Pas de droit de vote pour les fonds du Moyen‑Orient
Dans de précédents documents déposés auprès de la SEC, Paramount Skydance précisait que ces fonds souverains du Moyen‑Orient avaient accepté de renoncer à tout droit de gouvernance, y compris à une représentation au conseil d’administration, en contrepartie de leurs investissements en actions sans droit de vote.
Ce montage permet à l’opération d’échapper au champ d’examen du CFIUS, l’organisme du département du Trésor chargé d’évaluer les risques potentiels pour la sécurité nationale, liés aux investissements étrangers dans les entreprises américaines. Plusieurs sénateurs américains ont déjà dénoncé l’absence de contrôle du CFIUS dans ce dossier, tandis que d’autres ont appelé la Federal Communications Commission (FCC) à mener une analyse approfondie du rôle joué par les investisseurs étrangers dans l’opération.
Avec une transaction estimée à 110 milliards de dollars, il va falloir quelques gros succès ciné
Ces 24 milliards de dollars ne représentent toutefois qu’une partie de la transaction globale, estimée à 110 milliards de dollars, dette comprise, dans le cadre du rachat de Warner Bros. Discovery par Paramount. L’opération reste encore soumise aux approbations réglementaires aux États‑Unis comme en Europe, même si les deux groupes disent toujours viser une finalisation d’ici à la fin du troisième trimestre de cette année.
Warner Bros.
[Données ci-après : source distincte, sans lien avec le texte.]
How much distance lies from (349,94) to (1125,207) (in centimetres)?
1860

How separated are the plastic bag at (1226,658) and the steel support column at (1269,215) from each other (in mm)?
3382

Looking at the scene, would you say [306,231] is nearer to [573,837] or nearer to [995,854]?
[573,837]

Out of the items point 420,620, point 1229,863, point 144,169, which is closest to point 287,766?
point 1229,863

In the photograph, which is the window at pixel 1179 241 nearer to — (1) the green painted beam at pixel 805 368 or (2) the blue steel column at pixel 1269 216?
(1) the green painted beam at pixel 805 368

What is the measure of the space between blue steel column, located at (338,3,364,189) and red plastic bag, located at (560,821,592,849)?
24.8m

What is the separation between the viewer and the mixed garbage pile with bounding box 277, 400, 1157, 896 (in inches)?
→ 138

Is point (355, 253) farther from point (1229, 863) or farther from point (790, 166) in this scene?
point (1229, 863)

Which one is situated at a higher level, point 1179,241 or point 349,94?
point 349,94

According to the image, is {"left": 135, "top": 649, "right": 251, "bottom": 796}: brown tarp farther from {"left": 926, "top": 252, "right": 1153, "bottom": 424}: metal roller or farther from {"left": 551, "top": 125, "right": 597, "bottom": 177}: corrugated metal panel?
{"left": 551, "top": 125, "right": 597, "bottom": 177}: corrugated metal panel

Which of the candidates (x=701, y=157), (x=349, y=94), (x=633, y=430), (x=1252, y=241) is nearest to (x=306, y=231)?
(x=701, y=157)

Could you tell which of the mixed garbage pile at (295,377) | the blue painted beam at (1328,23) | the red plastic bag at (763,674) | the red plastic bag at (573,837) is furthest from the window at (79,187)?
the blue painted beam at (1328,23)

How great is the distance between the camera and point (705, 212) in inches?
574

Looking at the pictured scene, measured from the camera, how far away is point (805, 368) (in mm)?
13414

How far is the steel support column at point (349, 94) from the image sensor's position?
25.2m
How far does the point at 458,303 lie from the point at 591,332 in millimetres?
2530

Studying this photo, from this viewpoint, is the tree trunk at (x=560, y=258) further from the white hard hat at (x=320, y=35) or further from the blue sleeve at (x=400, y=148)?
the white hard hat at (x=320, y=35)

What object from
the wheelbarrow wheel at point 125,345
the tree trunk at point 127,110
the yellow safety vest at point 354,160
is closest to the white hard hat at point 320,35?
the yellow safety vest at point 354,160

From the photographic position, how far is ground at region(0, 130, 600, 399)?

Discovery a fixé au 23 avril une assemblée générale extraordinaire des actionnaires, au cours de laquelle le vote sur la transaction Paramount Skydance doit avoir lieu.
Reste une question très simple, presque brutale : il va désormais falloir produire des films pour rentabiliser une machine de cette ampleur. Et pas n’importe lesquels. Des succès solides, des titres capables de générer du désir, de la recette et, idéalement, de durer. À ce niveau d’investissement, les paris « moyens » risquent de ne plus suffire.